-- Excerpted text follows --

For the easiest and quickest way to start from scratch – read the Tomato Sowing Quick Start Guide…
Sow at the right time
Eight to ten weeks before your last frost date – that’s the second half of March to early April in the UK.
If you miss this date you could buy small tomato plug plants from the garden center – great for planting in June!
Choose the right variety
Start with a cherry variety – they are usually the easiest to grow.
- Gardener’s Delight (tall cherry) for grow bags
- Tumbling Tom (tumbler tomato) for hanging baskets and high sided pots and containers
- Sweet n Neat or Heartbreaker (small upright bush) for a pot on the kitchen windowsill
Buy Tomato Seeds Here!
Sow seeds just below surface (3 or 4mm) in a small pot or container of fresh compost
Don’t use garden soil – it has too many diseases and all sorts of little critters who will eat your seedlings!
Cover with cling film and put in a warm place such as an airing cupboard.
Seeds will germinate between 5 to 10 days.
It is extremely important that as soon as they start to come through – put in a lighter, cooler position such as a windowsill.

-- Excerpted text concluded --
-- Dataset extract follows --

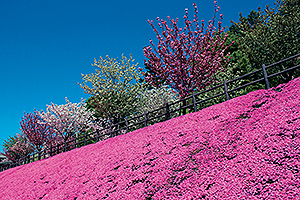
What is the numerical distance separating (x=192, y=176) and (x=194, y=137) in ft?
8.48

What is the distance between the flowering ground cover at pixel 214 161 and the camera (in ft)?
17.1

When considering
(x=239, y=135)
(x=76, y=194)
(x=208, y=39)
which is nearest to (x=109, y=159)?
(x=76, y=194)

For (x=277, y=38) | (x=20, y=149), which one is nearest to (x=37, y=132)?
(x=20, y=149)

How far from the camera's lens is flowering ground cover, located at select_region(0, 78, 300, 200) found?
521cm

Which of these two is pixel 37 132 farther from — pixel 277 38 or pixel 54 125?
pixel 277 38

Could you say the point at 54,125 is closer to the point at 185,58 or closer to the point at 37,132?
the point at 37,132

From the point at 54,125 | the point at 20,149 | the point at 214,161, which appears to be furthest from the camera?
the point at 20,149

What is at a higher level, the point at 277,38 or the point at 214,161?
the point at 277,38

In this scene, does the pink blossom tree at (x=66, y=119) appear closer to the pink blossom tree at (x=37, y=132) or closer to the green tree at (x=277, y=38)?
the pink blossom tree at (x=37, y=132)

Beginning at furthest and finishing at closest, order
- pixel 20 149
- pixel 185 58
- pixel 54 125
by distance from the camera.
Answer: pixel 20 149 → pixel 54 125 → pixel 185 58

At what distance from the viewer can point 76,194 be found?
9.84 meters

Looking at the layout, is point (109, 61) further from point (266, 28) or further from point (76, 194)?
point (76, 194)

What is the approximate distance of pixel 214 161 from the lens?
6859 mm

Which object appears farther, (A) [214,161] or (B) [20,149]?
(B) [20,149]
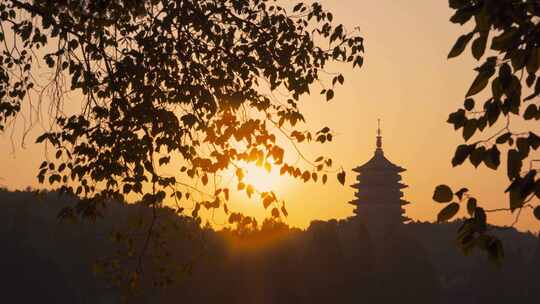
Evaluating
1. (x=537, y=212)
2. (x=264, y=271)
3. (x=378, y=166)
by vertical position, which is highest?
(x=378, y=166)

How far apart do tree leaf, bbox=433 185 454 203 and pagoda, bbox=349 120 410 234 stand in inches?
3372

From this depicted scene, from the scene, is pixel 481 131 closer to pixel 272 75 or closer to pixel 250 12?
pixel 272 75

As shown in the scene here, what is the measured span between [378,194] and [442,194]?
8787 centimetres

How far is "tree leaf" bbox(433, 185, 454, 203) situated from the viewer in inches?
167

-- Dataset extract concluded --

__Exercise aim__
Retype everything in the tomato sowing guide from "Choose the right" down to "an airing cupboard.".

__Written reply__
Choose the right variety
Start with a cherry variety – they are usually the easiest to grow.
- Gardener’s Delight (tall cherry) for grow bags
- Tumbling Tom (tumbler tomato) for hanging baskets and high sided pots and containers
- Sweet n Neat or Heartbreaker (small upright bush) for a pot on the kitchen windowsill
Buy Tomato Seeds Here!
Sow seeds just below surface (3 or 4mm) in a small pot or container of fresh compost
Don’t use garden soil – it has too many diseases and all sorts of little critters who will eat your seedlings!
Cover with cling film and put in a warm place such as an airing cupboard.